Provided passage:
* BEGIN *

But thank whoever is responsible for the existence of Mr. Morris (his parents? evolution?), that he insists on us knowing, and that he does it in his own style, which makes him one of the most interesting filmmakers around. Morris is not one of those preachy documentarians. His springboard seems to be an endless intellectual curiosity. This is key, as his films never take the high moral ground nor piously pretend to tell the audience what to think. He just raises thousands of nagging questions in your mind and lets you be the judge; that is, if you can find rational coherence on human acts that seem to have none.
So now he trains his documentary technique on the young soldiers who were punished for the abuses at the infamous prison of Abu Ghraib. As is customary, his investigation centers also on his preoccupation with truth and imagery. Can still photographs tell the whole truth? Do they mean much more than they intend to illustrate? How are they to be interpreted?
In this case, he centers on the incomprehensible knack for snapshot taking that these bored, demoralized, fucked up soldiers evidenced in their terrible tour of duty at the notorious prison.
To me, the pictures of Abu Ghraib are the perfect metaphor for the criminal moral rot of the Bush administration. They symbolize perfectly the literal degradation and debasement that this government has unleashed on this country. The humiliation of the prisoners, of the soldiers who took photos, of the soldiers who were told to torture the inmates, is the humiliation and debasement of us all (I fail to understand why this is not clear to people). Bush has turned the US into refuse and excrement. And there are pictures to prove it.
One wonders why were the soldiers allowed to snap happily away? Who was minding these young people? If I was in command, I would confiscate their cameras unless they were to be used at a Sunday picnic. But it seems that they were left to their own limited devices in utter, despicable chaos.
Besides the shocking pictures of the prisoners, the pictures of the soldiers at rest seem to show a frightening level of despondency and moral deterioration. This is also extremely frightening. Is this how the US Army minds its soldiers? Is this how it treats them?
(I insist: bring back the draft. Send every son and daughter of America to that newly minted wasteland, see how fast the outrage about war comes to a boil).
Many questions are raised by the testimony of Lynddie England and Sabrina Herman and some of the investigators and interrogators who were involved. Are we supposed to feel sorry for England, a lost, 20 year old girl who was besotted with Charles Graner and allowed herself to pose for humiliating photographs with humiliated prisoners? Are we to feel sorry for Sabrina Herman, who always appears smiling and with a thumbs up in front of hooded, naked prisoners, or most notoriously, a dead one? She can explain and rationalize away all she wants, but it is hard to contradict the picture with sympathy. She seems to be having fun. There seems to be not a glimmer of conscience or revulsion or sympathy in the picture takers and the posers. The nazis documented everything because as Germans they have an obsession with order, but also because they were convinced of their victory and they wanted to build their legacy, it was a point of pride. This is not the case here. The case here is a dreadful combination of ignorance, degradation, burnout and boredom, of banality in the face of horrible circumstances, of lack of discipline, of the absence of human decency.

* END *

Data rows:
* BEGIN *

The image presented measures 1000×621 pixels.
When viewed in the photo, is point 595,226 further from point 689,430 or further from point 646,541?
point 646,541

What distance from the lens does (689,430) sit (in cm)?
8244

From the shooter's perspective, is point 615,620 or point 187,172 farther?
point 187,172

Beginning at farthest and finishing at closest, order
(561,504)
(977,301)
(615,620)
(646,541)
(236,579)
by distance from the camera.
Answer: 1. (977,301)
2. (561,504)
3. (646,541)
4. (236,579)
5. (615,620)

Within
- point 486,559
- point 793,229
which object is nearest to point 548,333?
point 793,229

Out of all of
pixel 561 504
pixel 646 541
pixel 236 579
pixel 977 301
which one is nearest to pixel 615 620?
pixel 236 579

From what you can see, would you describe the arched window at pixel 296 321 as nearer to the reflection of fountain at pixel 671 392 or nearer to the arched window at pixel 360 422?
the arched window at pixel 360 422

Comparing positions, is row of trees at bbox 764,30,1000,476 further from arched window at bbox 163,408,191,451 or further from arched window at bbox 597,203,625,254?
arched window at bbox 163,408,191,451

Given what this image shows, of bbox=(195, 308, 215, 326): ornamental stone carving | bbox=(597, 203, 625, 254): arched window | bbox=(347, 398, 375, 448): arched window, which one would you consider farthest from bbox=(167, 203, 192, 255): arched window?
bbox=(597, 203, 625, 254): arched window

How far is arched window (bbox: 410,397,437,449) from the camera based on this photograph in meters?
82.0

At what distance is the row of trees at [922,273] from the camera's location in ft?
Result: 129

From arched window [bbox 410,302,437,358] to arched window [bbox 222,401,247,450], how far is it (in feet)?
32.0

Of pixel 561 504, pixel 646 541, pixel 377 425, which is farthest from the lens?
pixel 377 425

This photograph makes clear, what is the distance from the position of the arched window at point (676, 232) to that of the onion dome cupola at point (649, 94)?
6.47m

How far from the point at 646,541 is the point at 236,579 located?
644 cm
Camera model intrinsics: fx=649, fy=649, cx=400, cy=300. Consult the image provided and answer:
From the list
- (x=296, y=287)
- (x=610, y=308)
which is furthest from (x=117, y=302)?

* END *

Required tasks:
[a] Could you reproduce the film review verbatim, from "One wonders why" up to and including "to a boil)."?
[b] Can you output the rows as a JSON list of strings, one string per line and no blank lines, running from the first line of the rows up to and including the line with "Result: 129"?
These rows are unrelated to the film review.

Worked solutions:
[a]
One wonders why were the soldiers allowed to snap happily away? Who was minding these young people? If I was in command, I would confiscate their cameras unless they were to be used at a Sunday picnic. But it seems that they were left to their own limited devices in utter, despicable chaos.
Besides the shocking pictures of the prisoners, the pictures of the soldiers at rest seem to show a frightening level of despondency and moral deterioration. This is also extremely frightening. Is this how the US Army minds its soldiers? Is this how it treats them?
(I insist: bring back the draft. Send every son and daughter of America to that newly minted wasteland, see how fast the outrage about war comes to a boil).

[b]
[
  "The image presented measures 1000×621 pixels.",
  "When viewed in the photo, is point 595,226 further from point 689,430 or further from point 646,541?",
  "point 646,541",
  "What distance from the lens does (689,430) sit (in cm)?",
  "8244",
  "From the shooter's perspective, is point 615,620 or point 187,172 farther?",
  "point 187,172",
  "Beginning at farthest and finishing at closest, order",
  "(561,504)",
  "(977,301)",
  "(615,620)",
  "(646,541)",
  "(236,579)",
  "by distance from the camera.",
  "Answer: 1. (977,301)",
  "2. (561,504)",
  "3. (646,541)",
  "4. (236,579)",
  "5. (615,620)",
  "Within",
  "- point 486,559",
  "- point 793,229",
  "which object is nearest to point 548,333?",
  "point 793,229",
  "Out of all of",
  "pixel 561 504",
  "pixel 646 541",
  "pixel 236 579",
  "pixel 977 301",
  "which one is nearest to pixel 615 620?",
  "pixel 236 579",
  "From what you can see, would you describe the arched window at pixel 296 321 as nearer to the reflection of fountain at pixel 671 392 or nearer to the arched window at pixel 360 422?",
  "the arched window at pixel 360 422",
  "Comparing positions, is row of trees at bbox 764,30,1000,476 further from arched window at bbox 163,408,191,451 or further from arched window at bbox 597,203,625,254?",
  "arched window at bbox 163,408,191,451",
  "Given what this image shows, of bbox=(195, 308, 215, 326): ornamental stone carving | bbox=(597, 203, 625, 254): arched window | bbox=(347, 398, 375, 448): arched window, which one would you consider farthest from bbox=(167, 203, 192, 255): arched window?",
  "bbox=(597, 203, 625, 254): arched window",
  "How far is arched window (bbox: 410,397,437,449) from the camera based on this photograph in meters?",
  "82.0",
  "At what distance is the row of trees at [922,273] from the camera's location in ft?",
  "Result: 129"
]